Putting the Axe On the Outdated Invite Stacks
Sometimes I like to target one particular item in relation to the subject of “decluttering.” This is one of those times.
One of the staples that inevitably turns up during my work with clients (besides bags and boxes, overgrown pen collections, and vases) are invitations. Old invitations. To events that happened in the past. Circa 1997, say. Boxes. Of outdated invites.
Okay, now I know you’re saying, “Annie, have some sensitivity!” And “Those cost me a small fortune to have printed!” And “But they’re so prettyyy!”
But here’s the thing: unless you’re planning on sending out another slew of invites to your son’s bar mitzvah that happened six years ago just for kicks and a little “hey, remember this!” ya just don’t need to keep them.
That’s right, I said it. You can let them go. Once again, old invitations fall into the “perfectly good” trap I’ve spoken about before; if something isn’t obviously flawed in appearance or function, if there are no rips, broken parts, or stains visible, people feel indebted to keep whatever that thing is.
So when they open the box of invitations they think, “well these are still perfectly good invitations and they have such sentimental value that I’ll just continue to hold onto them.”
There is no just cause in their mind to get rid of it.
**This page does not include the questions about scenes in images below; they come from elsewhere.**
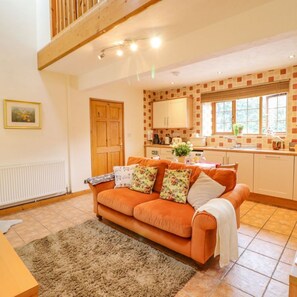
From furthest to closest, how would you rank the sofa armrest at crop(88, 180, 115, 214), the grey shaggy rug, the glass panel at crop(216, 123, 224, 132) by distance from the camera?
the glass panel at crop(216, 123, 224, 132), the sofa armrest at crop(88, 180, 115, 214), the grey shaggy rug

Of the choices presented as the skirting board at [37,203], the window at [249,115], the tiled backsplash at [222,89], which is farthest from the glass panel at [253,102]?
the skirting board at [37,203]

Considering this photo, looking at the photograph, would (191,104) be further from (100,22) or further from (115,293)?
(115,293)

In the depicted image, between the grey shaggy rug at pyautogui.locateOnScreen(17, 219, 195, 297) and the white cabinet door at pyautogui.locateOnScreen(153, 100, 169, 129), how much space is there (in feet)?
11.4

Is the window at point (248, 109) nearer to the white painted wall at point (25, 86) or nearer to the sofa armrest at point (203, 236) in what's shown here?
the sofa armrest at point (203, 236)

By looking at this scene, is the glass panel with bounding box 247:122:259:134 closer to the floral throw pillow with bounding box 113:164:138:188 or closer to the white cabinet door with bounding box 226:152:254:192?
the white cabinet door with bounding box 226:152:254:192

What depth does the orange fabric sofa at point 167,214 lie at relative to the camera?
188 cm

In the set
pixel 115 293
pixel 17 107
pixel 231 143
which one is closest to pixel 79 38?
pixel 17 107

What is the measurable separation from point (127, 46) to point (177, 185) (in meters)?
1.87

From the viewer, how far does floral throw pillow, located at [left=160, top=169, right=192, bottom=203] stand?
2.47m

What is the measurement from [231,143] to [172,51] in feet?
9.06

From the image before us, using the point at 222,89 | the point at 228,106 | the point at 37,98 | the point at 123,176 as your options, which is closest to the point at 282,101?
the point at 228,106

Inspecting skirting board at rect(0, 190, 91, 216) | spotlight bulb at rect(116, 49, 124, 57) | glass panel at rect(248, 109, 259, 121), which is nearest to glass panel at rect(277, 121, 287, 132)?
glass panel at rect(248, 109, 259, 121)

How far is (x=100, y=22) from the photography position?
2.25m

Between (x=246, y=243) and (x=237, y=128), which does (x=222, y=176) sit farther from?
(x=237, y=128)
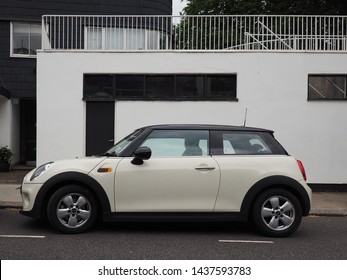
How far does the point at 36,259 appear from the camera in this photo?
5023mm

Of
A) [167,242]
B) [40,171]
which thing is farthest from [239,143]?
[40,171]

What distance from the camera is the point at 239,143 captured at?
650 cm

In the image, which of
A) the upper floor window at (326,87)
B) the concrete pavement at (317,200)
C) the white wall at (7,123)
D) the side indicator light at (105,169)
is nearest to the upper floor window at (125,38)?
the white wall at (7,123)

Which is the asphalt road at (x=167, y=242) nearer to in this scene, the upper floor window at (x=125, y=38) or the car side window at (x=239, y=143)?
the car side window at (x=239, y=143)

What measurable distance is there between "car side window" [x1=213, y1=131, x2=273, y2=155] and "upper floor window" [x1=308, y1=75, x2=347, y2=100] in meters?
5.42

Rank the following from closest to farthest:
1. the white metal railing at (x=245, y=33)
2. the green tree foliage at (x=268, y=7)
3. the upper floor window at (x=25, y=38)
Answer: the white metal railing at (x=245, y=33) → the upper floor window at (x=25, y=38) → the green tree foliage at (x=268, y=7)

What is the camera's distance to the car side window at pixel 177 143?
635cm

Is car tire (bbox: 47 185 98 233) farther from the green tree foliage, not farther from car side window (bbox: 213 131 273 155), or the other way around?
the green tree foliage

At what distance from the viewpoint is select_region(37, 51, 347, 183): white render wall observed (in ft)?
37.1

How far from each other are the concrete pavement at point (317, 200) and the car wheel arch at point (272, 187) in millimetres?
2558

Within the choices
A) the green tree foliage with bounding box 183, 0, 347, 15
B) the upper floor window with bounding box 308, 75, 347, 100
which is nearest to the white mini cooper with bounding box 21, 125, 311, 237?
the upper floor window with bounding box 308, 75, 347, 100

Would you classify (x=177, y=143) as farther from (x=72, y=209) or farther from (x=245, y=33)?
(x=245, y=33)

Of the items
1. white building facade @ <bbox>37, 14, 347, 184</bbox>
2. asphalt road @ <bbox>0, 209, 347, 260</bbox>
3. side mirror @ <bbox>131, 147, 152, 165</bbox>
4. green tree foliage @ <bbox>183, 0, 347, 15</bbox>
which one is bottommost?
asphalt road @ <bbox>0, 209, 347, 260</bbox>

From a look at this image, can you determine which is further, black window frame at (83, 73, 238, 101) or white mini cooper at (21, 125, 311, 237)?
black window frame at (83, 73, 238, 101)
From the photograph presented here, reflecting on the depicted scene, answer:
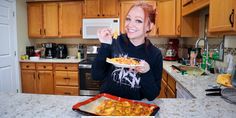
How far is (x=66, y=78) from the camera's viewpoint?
3480 mm

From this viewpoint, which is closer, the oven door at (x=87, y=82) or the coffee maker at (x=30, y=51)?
the oven door at (x=87, y=82)

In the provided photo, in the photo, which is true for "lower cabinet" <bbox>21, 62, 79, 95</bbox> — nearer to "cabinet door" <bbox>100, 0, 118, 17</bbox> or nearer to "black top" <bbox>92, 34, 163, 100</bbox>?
"cabinet door" <bbox>100, 0, 118, 17</bbox>

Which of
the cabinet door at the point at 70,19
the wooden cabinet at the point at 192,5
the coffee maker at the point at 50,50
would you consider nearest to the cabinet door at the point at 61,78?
the coffee maker at the point at 50,50

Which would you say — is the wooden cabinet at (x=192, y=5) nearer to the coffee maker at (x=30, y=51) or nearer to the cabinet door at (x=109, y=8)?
the cabinet door at (x=109, y=8)

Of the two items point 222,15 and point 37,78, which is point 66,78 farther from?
point 222,15

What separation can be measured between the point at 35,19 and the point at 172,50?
278cm

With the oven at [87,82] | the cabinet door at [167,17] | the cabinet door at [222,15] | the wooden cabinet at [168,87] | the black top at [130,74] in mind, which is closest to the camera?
the black top at [130,74]

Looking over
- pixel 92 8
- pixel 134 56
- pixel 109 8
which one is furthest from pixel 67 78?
pixel 134 56

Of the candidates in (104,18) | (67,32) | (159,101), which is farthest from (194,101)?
(67,32)

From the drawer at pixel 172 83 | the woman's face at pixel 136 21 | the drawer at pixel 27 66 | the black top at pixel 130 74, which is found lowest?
the drawer at pixel 172 83

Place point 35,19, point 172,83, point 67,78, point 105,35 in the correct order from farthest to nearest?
1. point 35,19
2. point 67,78
3. point 172,83
4. point 105,35

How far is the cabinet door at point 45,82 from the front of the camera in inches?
140

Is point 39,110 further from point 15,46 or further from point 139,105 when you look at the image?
point 15,46

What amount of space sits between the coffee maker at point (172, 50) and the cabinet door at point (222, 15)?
1625mm
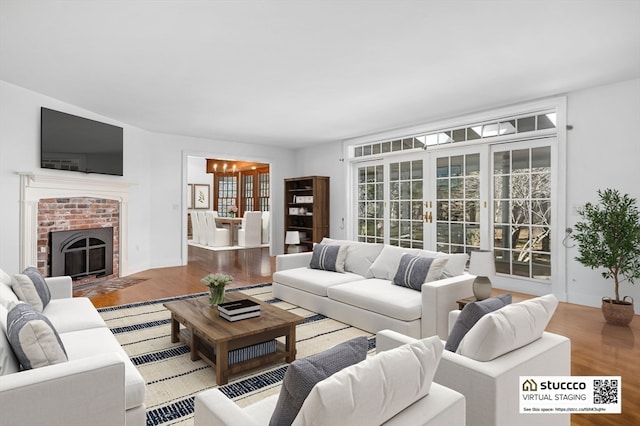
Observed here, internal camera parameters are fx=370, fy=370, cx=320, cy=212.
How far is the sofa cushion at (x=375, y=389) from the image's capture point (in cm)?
96

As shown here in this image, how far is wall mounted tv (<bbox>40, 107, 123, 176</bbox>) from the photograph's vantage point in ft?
15.7

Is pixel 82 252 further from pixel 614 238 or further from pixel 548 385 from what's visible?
pixel 614 238

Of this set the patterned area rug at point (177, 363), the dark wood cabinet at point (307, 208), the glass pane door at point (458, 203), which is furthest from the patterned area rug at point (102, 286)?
the glass pane door at point (458, 203)

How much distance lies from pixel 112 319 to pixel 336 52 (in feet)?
11.4

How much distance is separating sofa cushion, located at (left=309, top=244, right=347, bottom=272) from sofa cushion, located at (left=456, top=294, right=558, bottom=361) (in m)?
2.77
Except we’ve learned already that cause is just when you say it is. That necessity should be the ruler of whether to hold onto something, not the condition of the item.
So here’s what you do:
Step 1. Open up the box.
Step 2. Pull out as many invitations as there are people very closely related to that event (for instance, your daughter’s christening: You might keep 1 for your daughter, 1 for you, 1 for your husband, and 1 for her 2 sets of grandparents. 1+1+1+1 x 2 = 5. That’s right, I can do math people.) You might also keep 1 additional invite to add your invite resource file for future inspiration.
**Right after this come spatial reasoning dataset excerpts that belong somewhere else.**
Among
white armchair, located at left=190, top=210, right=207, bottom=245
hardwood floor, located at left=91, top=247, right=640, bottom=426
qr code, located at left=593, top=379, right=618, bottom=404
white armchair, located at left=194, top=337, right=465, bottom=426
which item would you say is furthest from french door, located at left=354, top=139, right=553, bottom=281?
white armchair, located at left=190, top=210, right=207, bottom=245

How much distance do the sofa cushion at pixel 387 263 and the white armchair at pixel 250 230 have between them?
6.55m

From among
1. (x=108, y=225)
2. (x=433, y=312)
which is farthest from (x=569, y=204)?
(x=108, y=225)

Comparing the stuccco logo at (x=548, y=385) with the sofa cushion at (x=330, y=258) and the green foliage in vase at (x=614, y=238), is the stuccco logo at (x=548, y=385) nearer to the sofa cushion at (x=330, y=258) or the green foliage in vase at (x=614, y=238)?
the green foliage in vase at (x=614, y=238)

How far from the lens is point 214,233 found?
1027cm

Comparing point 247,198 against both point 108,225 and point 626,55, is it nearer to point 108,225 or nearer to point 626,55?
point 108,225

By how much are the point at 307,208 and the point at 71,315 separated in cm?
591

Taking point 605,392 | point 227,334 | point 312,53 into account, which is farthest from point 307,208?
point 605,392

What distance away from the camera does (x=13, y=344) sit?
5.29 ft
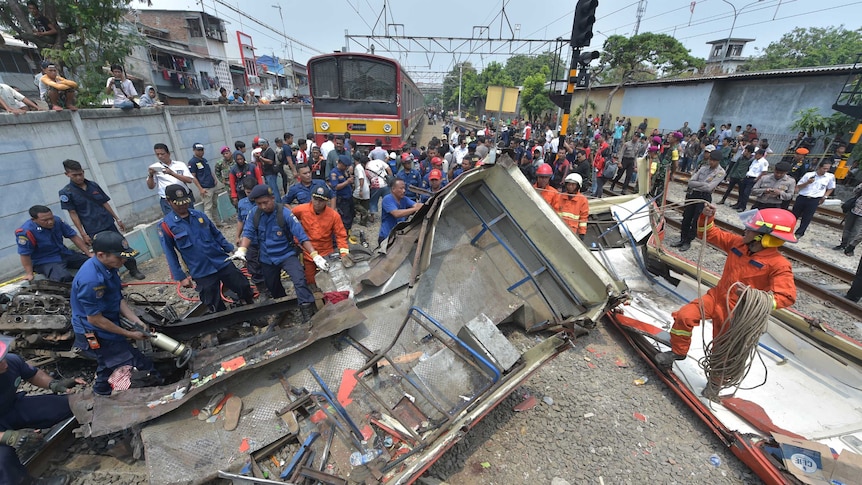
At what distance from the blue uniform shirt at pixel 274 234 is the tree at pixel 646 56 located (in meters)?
26.5

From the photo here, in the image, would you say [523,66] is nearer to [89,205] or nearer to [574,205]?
[574,205]

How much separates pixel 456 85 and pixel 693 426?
61385mm

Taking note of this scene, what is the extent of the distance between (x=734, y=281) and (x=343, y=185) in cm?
567

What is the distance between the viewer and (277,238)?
373 cm

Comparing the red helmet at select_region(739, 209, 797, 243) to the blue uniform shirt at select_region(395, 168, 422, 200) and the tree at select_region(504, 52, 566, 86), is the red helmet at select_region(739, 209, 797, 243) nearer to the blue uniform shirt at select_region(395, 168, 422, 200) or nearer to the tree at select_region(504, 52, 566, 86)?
the blue uniform shirt at select_region(395, 168, 422, 200)

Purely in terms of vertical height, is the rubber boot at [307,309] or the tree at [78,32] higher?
the tree at [78,32]

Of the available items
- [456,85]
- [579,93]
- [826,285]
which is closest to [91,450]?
[826,285]

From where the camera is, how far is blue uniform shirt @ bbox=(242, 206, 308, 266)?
3711mm

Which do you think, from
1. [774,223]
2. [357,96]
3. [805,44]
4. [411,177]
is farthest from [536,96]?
[805,44]

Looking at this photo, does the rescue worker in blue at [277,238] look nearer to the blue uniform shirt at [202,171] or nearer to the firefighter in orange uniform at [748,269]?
the firefighter in orange uniform at [748,269]

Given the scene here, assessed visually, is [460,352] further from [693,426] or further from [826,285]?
[826,285]

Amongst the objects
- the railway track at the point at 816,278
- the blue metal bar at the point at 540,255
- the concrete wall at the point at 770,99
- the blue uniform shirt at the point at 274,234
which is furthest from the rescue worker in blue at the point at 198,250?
the concrete wall at the point at 770,99

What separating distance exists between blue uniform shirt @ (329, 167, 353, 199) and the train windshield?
4213mm

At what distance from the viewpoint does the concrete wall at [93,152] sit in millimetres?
4695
Step 3. Offer those invitations you’ve pulled to the individuals involved with the event. They will most likely accept so as not to be rude.
Step 4. File away the 1 invite you intend to save for future design reference.
Step 5. March yourself over to the framers or your local Michael’s store and get your other invite framed.
Step 6. Hang or display in a prominent place where you can admire it on a regular basis.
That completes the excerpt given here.